There are three steps to set up DPL for your robot and objects:
- Prepare object 3D models and a meta-data config file,
- Determine your camera intrinsics (focal length, principal point) and add them to a config file,
- Specify the point cloud topic, reference frame and other environment parameters in a launch file.
You will need 3D models of the objects that you want to identify and localize; these should be in PLY or STL formats, and can be in either millimeters or meters (but uniformly so for all objects). Additionally, make sure your models have a reasonable resolution (not too high-res), as that could significantly increase run time. For instance, we have used models with 1000 - 4000 vertices and 3000 - 6000 faces.
Next, create an XML file similar to sbpl_perception/config/ycb_objects.xml, and add information about your objects. The mesh_in_mm parameter should be set to false if your models are in meters, and true otherwise. Then for each object, create an entry with the following 7 properties.
# Unique object ID
object_name: string
# Absolute path to object model
model_file: string
# Whether 3D model is flipped about xy-plane
is_object_flipped: bool
# Whether object is symmetric about z-axis (unused)

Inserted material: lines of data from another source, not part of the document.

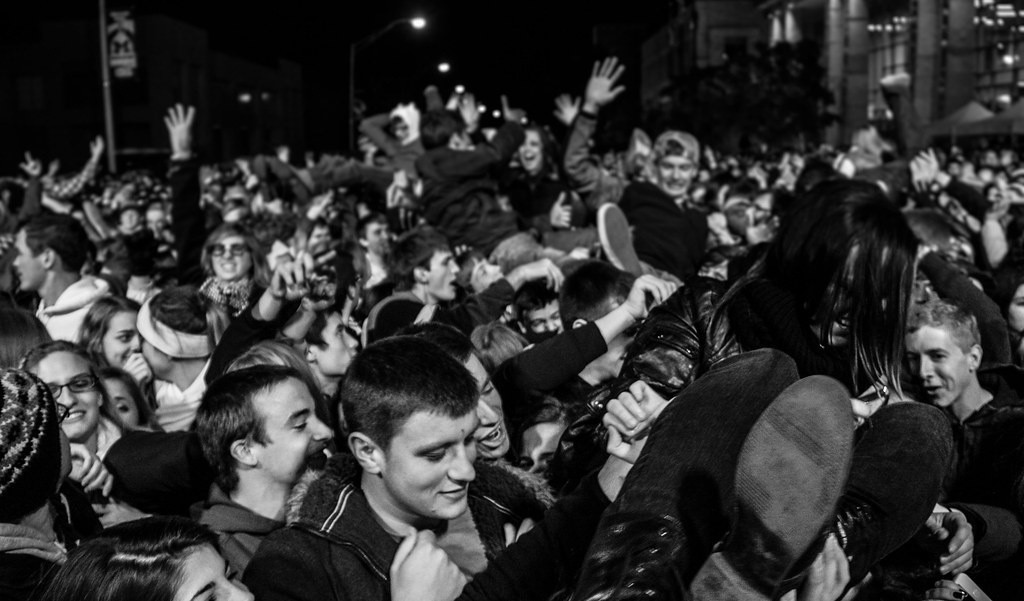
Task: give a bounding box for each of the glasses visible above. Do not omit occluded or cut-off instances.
[205,243,252,256]
[54,400,69,425]
[48,375,100,401]
[660,160,692,170]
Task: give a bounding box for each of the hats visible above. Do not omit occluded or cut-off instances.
[652,130,700,164]
[0,365,61,524]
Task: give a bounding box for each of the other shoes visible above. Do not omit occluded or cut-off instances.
[689,374,855,601]
[567,346,801,601]
[833,402,954,589]
[588,202,643,278]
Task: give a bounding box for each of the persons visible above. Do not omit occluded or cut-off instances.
[0,55,1024,601]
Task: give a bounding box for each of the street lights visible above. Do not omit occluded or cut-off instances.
[347,16,429,156]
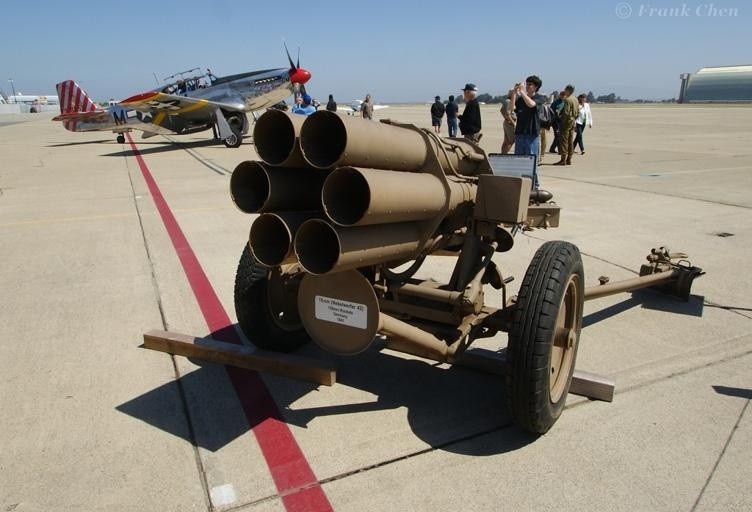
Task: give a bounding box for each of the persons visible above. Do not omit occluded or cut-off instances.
[291,94,321,115]
[326,94,337,111]
[500,75,592,189]
[455,83,482,145]
[361,95,374,119]
[446,95,458,137]
[430,96,445,133]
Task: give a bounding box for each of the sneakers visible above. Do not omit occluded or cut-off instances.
[539,149,587,166]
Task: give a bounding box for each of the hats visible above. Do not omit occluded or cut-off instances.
[461,84,478,91]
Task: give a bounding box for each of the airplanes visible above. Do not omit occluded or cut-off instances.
[336,100,389,117]
[51,41,311,148]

is_object_rotationally_symmetric: bool
# Symmetry mode
# 0 - no symmetry about z-axis
# 1 - 180 deg symmetry about z-axis
# 2 - completely symmetric about z-axis
symmetry_mode: int
# A translation discretization for searching (unused by default)
discretization_resolution: double (meters)
# Number of model variants (unused, set to 1)
num_models: int
That's it -- this is all the training needed for recognizing your objects!
At this time, the codebase works only with a depth sensor (e.g., MS Kinect, ASUS Primesense etc.), and support for LIDAR-type sensors might be added in the future. Since the DPL algorithms rely on the ability to render scenes, you'll need to provide the necessary camera parameters. To do so, create a file similar to sbpl_perception/config/camera_config.yaml and specify the following parameters:
camera_width: value_double camera_height: value_double camera_fx: value_double_millimeters camera_fy: value_double_millimeters camera_cx: value_double camera_cy: value_double camera_znear: value_double_meters camera_zfar: value_double_meters
These are the image dimensions, focal length, principal point, and near and far clipping distances. If you don't know the last two, just set them to something reasonable, example 0.1 and 20.0 respectively.
The final step to inform the actionlib server of your sensor topic, world frame, and environment bounds. Copy or edit object_recognition_node/launch/pr2_object_recognition.launch and specify the following parameters:
input_cloud: your_organized_point_cloud_topic reference_frame: world_frame (Note: world_frame's z-axis should be aligned with negative gravity) camera_frame: frame_of_camera_generating_input_cloud (body frame convention: x forward, y left, z up) table_height: the z-distance (in reference_frame) representing a flat surface on which the objects are located xmin, xmax, ymin, ymax: the bounds (in reference_frame) within which all objects are located (the tighter the bounds, the smaller the run time usually)
Note: if you have an RGB-D sensor, its likely that you want a "depth-registered" sensor topic, meaning the input_cloud is in the frame of the RGB camera. If so, make sure that the camera_frame is set to the RGB camera body frame, and that the camera parameters (in the previous step) are the RGB camera parameters. Also, it's assumed that the TF tree has a transform from camera_frame to reference_frame.
To bring up the actionlib server, run
roslaunch object_recognition_node <pr2_object_recognition.launch/your_custom_file.launch>
To test if everything works, bring up RVIZ and add a visualization marker topic named perch_marker (as well as your sensor point cloud topic), spin up an actionlib client and send a request. An example python script can be found in object_recognition_node/scripts/pr2_perch_client.py. Run it like:
rosrun object_recognition_node pr2_perch_client <object_name_1> <object_name_2> ... <object_name_n>
If all's good, you should see the 3D models of the objects superimposed on the sensor point cloud!
TODO: add debugging tips